Saturday, May 29, 2010

Summer Bloom Inspiration

Here is a new pair of earrings I made just this morning. They're composed of lucite and plastic flower components, Swarovski crystals and a silver-plated beadcap/earring wires. The creamy orange, bright fuschia, and juicy citrus yellow are perfect colors for summer - which is right around the corner. No polymer clay in this piece, but they're still quite unique.

Tuesday, May 25, 2010


OK - maybe I'm out of the loop. A few of my friends already knew about this site and I can't believe I've missed it for this long! It's a blog called Regretsy and it highlights some of the wacky, crappy, tacky, and just plain horrible things for sale on Etsy. We've all seen them. Recyclable fabric toilet "paper". Pendants in the shape of vaginas. Dessert foods that look like poop. Well, now they're all in one place and accompanied by some of the wittiest, most hysterical commentary by the woman who runs the blog, "Helen Killer." Her repartee has made me laugh out loud more than a few times. She also posts bizarre Alchemy requests, like one for "cornhole bags." WHAT?! Please - go check it out!

Sunday, May 16, 2010

Image Transfer Inspiration

Recently I found these really pretty floral file folders (tongue twister alert) from the dollar bin in Michael's. I loved the pattern so I made a color copy and did an image transfer onto thin white drop-shaped cutouts of polymer clay. I poked holes in them, baked them, varnished the cured pieces, and finally, attached earring wires. The result is these floral drop earrings. They're super light-weight and have nice movement.
For those of you interested, here is my image transfer process:
  1. Start by printing your desired image onto plain white printer paper using a color laser printer. Lay a sheet of clay onto a tile before cutting it into the shape you want. You will bake the clay on this tile. Now cut your paper to size. (For these earrings I used my drop-shaped cutter to not only cut out the clay pieces, but also to trace the outline on the paper. The clay pieces and paper turned out the same size so I could line them up easier).
  2. Next, lay your paper carefully onto the clay (image side down) and burnish lightly with a bone folder or your finger. Don't burnish hard enought to indent the clay; you just want to bind the clay and paper.
  3. Put the tile in the toaster oven at the recommended temperature for 5 minutes.
  4. Remove the tile and peel off your paper. I use a craft knife to gently lift the edges of the paper in order to peel without touching the clay.
  5. Your image should now be adhered to the clay. Continue to bake your pieces for the remainder of the recommended time.
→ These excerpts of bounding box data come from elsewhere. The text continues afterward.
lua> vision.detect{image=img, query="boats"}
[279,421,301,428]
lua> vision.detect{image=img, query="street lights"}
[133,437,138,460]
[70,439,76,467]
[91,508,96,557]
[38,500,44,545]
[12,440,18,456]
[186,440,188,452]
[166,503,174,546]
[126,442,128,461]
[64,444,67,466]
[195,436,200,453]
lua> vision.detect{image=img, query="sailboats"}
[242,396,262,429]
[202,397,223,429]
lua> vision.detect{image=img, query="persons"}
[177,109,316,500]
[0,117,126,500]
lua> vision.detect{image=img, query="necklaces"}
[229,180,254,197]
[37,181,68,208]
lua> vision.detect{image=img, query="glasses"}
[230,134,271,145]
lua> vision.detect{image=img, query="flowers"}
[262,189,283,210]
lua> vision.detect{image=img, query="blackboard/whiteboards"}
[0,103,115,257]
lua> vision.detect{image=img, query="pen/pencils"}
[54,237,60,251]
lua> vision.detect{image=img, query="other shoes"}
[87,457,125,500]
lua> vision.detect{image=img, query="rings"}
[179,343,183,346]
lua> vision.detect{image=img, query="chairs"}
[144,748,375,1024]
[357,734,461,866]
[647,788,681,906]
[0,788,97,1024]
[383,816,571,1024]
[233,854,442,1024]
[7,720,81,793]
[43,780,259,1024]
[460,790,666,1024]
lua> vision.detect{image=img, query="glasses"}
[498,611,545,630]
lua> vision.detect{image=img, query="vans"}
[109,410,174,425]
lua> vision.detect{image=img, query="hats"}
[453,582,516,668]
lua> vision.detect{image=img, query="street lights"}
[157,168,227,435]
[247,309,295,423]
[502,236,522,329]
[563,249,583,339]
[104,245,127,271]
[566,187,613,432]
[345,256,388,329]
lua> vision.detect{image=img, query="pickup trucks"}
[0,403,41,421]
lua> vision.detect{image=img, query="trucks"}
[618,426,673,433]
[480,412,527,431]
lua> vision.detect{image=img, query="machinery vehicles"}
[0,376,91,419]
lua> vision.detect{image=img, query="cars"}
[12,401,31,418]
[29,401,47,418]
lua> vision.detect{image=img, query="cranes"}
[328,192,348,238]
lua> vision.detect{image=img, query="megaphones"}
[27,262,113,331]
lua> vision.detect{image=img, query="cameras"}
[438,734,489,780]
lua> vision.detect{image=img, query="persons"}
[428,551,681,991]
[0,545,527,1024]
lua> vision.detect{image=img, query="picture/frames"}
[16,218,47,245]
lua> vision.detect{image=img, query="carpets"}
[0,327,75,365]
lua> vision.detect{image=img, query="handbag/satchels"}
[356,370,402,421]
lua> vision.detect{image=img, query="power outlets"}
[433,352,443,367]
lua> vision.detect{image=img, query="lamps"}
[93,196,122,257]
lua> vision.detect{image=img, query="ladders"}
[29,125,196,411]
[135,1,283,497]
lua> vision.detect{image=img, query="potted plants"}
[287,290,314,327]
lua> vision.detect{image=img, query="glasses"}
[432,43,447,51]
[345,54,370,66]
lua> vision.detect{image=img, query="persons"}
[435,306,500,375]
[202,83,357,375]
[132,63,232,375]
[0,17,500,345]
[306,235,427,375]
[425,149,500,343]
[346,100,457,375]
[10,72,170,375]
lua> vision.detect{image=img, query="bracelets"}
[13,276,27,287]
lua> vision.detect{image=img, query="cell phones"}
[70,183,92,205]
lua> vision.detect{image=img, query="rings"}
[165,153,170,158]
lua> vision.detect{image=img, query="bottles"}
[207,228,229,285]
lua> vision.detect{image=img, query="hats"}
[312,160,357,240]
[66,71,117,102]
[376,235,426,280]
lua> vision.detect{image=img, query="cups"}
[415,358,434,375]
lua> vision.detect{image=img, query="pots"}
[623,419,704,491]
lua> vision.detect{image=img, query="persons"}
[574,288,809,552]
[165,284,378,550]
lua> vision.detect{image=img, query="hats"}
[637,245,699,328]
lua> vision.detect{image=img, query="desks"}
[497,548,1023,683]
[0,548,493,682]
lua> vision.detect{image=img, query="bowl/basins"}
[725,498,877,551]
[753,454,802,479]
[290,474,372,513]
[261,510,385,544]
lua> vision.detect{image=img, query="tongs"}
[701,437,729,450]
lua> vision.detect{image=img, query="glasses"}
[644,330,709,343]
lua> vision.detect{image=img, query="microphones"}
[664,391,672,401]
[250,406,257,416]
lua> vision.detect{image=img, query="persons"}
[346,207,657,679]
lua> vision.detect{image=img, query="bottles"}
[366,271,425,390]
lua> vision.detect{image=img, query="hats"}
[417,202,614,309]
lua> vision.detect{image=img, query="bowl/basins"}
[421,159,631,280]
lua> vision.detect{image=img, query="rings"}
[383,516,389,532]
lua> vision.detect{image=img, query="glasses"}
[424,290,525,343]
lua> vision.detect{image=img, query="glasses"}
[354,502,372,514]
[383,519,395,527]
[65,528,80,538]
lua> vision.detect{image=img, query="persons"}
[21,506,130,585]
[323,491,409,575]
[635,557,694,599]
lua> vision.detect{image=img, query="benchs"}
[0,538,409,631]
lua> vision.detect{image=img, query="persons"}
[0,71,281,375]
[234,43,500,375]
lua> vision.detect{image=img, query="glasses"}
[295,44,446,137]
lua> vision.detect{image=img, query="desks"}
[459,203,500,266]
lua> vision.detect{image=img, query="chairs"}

* If you're making earrings, don't forget to poke your holes before you apply the paper. * To make sure your edges are clean, sand them if needed. * You'll also want to protect your piece with some kind of sealer or varnish. I prefer Delta Ceramcoat varnish in gloss.

Saturday, May 15, 2010

The Bead Goes On...

I'll be donating 5 of my Funky Chunky Flower beads to the Toledo Museum of Art for their "The Bead Goes On" project. They are working on a bead curtain to be installed in the museum itself. It will be composed of 10,000 handmade beads from craftspeople all over the world! Can't wait to see it. If you're interested, click here for more information and the submission form. The beads must be handmade, non-perishable and no bigger than 4" long by 1&1/2" wide. You can submit a maximum of 5 beads. The museum is accepting submissions until October 2010.